Wash, trim, and drain the asparagus and let it dry. I cut or break off the woody parts towards the end of the asparagus spear. You can usually know how much to take off by bending the whole spear in half and the "no good" part will naturally snap off at the point where it is woody.
Set the cream cheese out on the counter about an hour before you are going to make this dinner.
Boil the bow tie pasta so that it is al dente and when it is done cooking, before you drain the pasta, reserve 2 to 2.5 cups of the pasta water and stir in the chicken bouillon to the hot pasta water for it to dissolve.
Pat the asparagus dry and cut it into 1 inch pieces.

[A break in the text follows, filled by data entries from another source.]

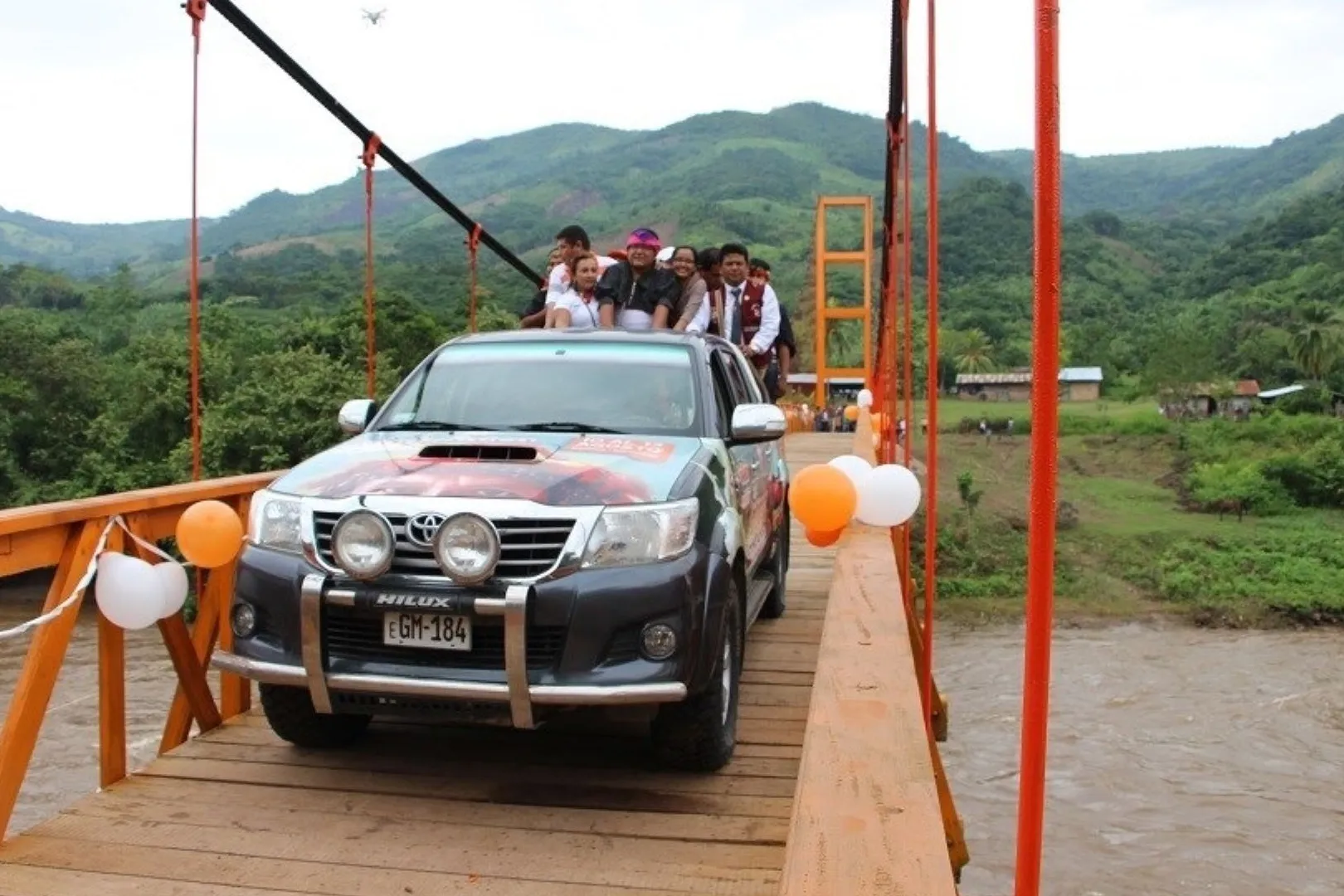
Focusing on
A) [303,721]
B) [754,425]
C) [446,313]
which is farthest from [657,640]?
[446,313]

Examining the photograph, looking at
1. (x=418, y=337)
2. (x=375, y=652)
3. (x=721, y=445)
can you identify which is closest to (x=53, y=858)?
(x=375, y=652)

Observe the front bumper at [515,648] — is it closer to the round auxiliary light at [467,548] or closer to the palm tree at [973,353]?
the round auxiliary light at [467,548]

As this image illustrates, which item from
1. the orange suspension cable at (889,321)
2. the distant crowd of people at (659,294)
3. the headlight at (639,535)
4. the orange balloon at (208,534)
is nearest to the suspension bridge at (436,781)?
the orange balloon at (208,534)

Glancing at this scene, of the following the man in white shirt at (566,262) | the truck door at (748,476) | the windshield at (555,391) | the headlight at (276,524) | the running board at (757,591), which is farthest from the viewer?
the man in white shirt at (566,262)

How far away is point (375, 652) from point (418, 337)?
36622mm

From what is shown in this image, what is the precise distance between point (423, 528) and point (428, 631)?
0.28 meters

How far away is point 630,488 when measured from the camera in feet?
12.0

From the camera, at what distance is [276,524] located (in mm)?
3721

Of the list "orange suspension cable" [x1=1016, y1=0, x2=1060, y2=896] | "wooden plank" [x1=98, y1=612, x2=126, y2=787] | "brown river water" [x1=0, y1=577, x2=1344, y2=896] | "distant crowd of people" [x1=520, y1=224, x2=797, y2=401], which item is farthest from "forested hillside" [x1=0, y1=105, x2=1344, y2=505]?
"brown river water" [x1=0, y1=577, x2=1344, y2=896]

Add the butter to a deep sided skillet and sauté for three minutes. Season the asparagus with a little salt and pepper and also the garlic and onion powders. Continue to sauté 5 to 10 more minutes. You want the asparagus to still have some crispness to it. How fast it cooks will depend on how thick the asparagus is. Taste a piece and decide.
When the asparagus is cooked to your desired crispness, cut the cream cheese brick into 6 to 8 small cubes and add it to the skillet.
Heat should be on low to medium. Sauté the asparagus with the cream cheese until the cream cheese starts to melt. Stir well to break up the lumps and get this to start being creamy. Add the nutmeg. Stir.
Slowly start to add the pasta water about ¼ cup at a time. Whisk/stir each time you add some to make the cheese sauce creamy. You may or may not use ALL of the pasta water. Look at the sauce and decide. It should coat the back of a spoon. You can make it as thick or as thin as you like so eyeball this. Bring this all to a simmer and let it simmer on very low temp for 5 minutes.
Add all of the pasta to the skillet and toss to coat in the sauce.
Serve topped with black pepper and you can add Parmesan cheese to the top if you like.